Stakeholder’s satisfaction: The stakeholders satisfaction is also widely important for
gaining new functional working synergy of how various step and research actions taken
place among project management have been positively or negatively impacting
stakeholders. Gaining stakeholder’s confidence is highly important as feedbacks from
them will enable to generate effective monitor and also to pertain focus on wider
domains expertise, which will generate new profits and sustainable profits in future.

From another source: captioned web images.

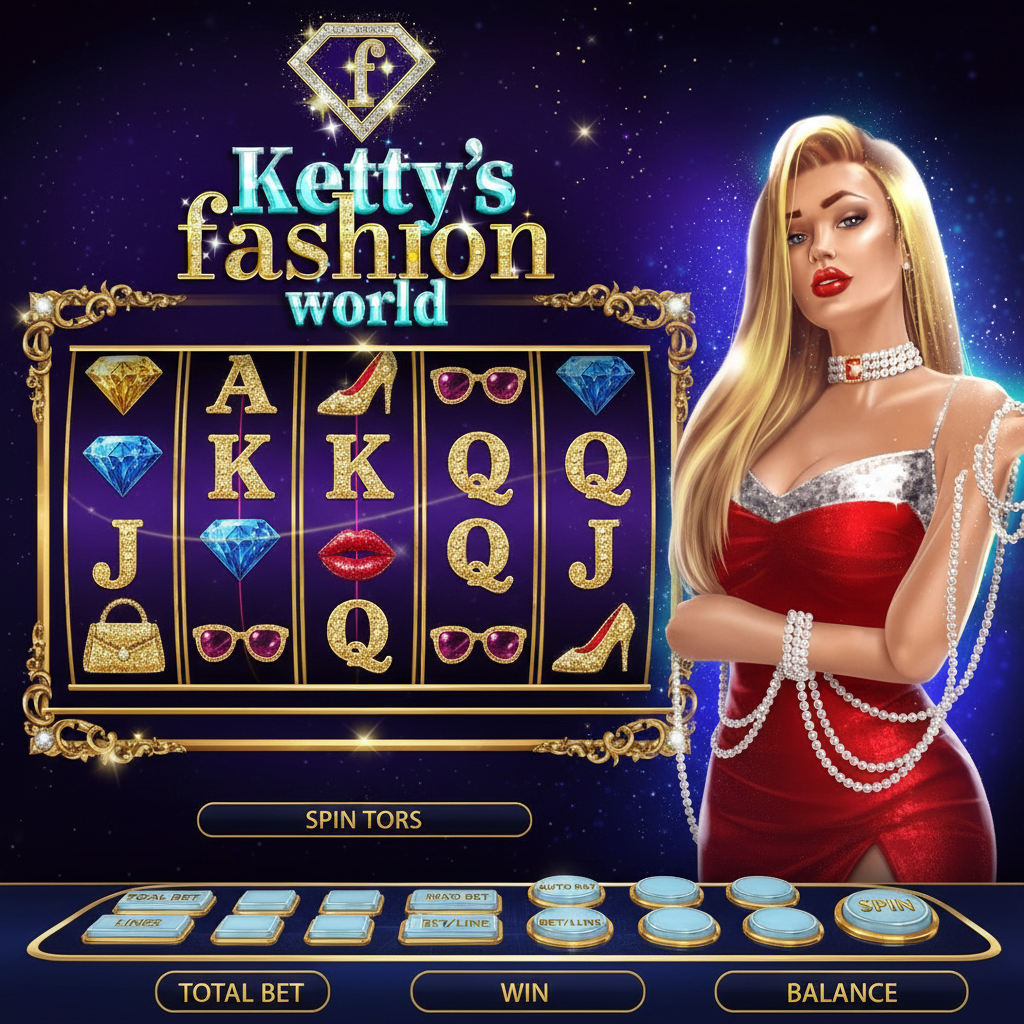 fantasi toto featured game showcase fantasi toto featured game showcase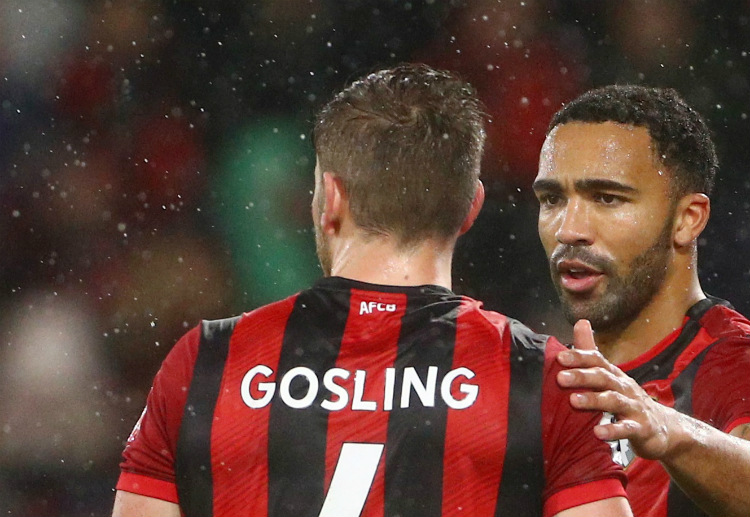 หลังจาก บอร์นมัธ ทำผลงานได้ดี พวกเขาต้องหาจุดเปลี่ยนในพรีเมียร์ลีก อังกฤษ 2019 อีกครั้ง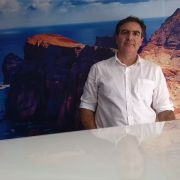 Henrique Freitas - Funchal - Direct Mail Marketing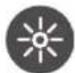 CYBEX Priam 2in1 light seat - 12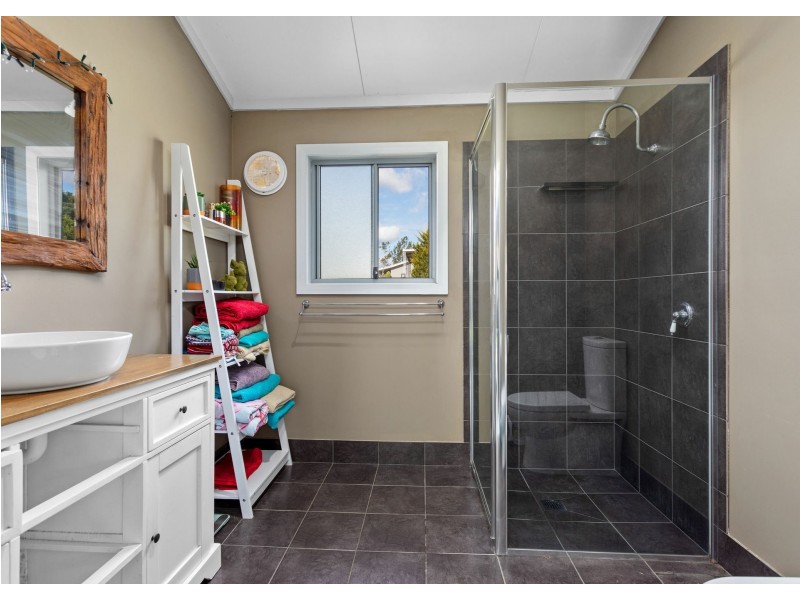 461 Kundle Kundle Road, Kundle Kundle NSW 2430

Pros of stakeholder’s satisfaction are that it enable company to be active for generating
new functional growth among major domains, also to yearn capacities which can be
actively explored. Cons on other hand are that taking feedbacks and satisfaction from
stakeholders will be long time taking procedures; also there may be divergence of
thoughts and actions which may impact onto wider domains. Project manager has to
positively build new functional working opportunities for gaining stakeholder
satisfaction and also actively communicate vision with regular meetings and
brainstorming session, where interactions with stakeholders will enable to monitor work
growth more actively. (Rahmat and Simanjuntak, 2020).
CONCLUSION
From the above report it could be summarised that the financial management plays a
critical role in the success of organisation. It requires the business to ensure that all the functions
are carried out efficiently by the company. The main focus of the managers is over procuring the
funds from best sources where cost to company is company. They are also concerned with the
effective utilisation of the funds raised and the existing resources of company. The growth and
expansion of business is possible if the existing financial resources are used for generating
further returns. They control the costs and expenditures of the business by preparing the budgets.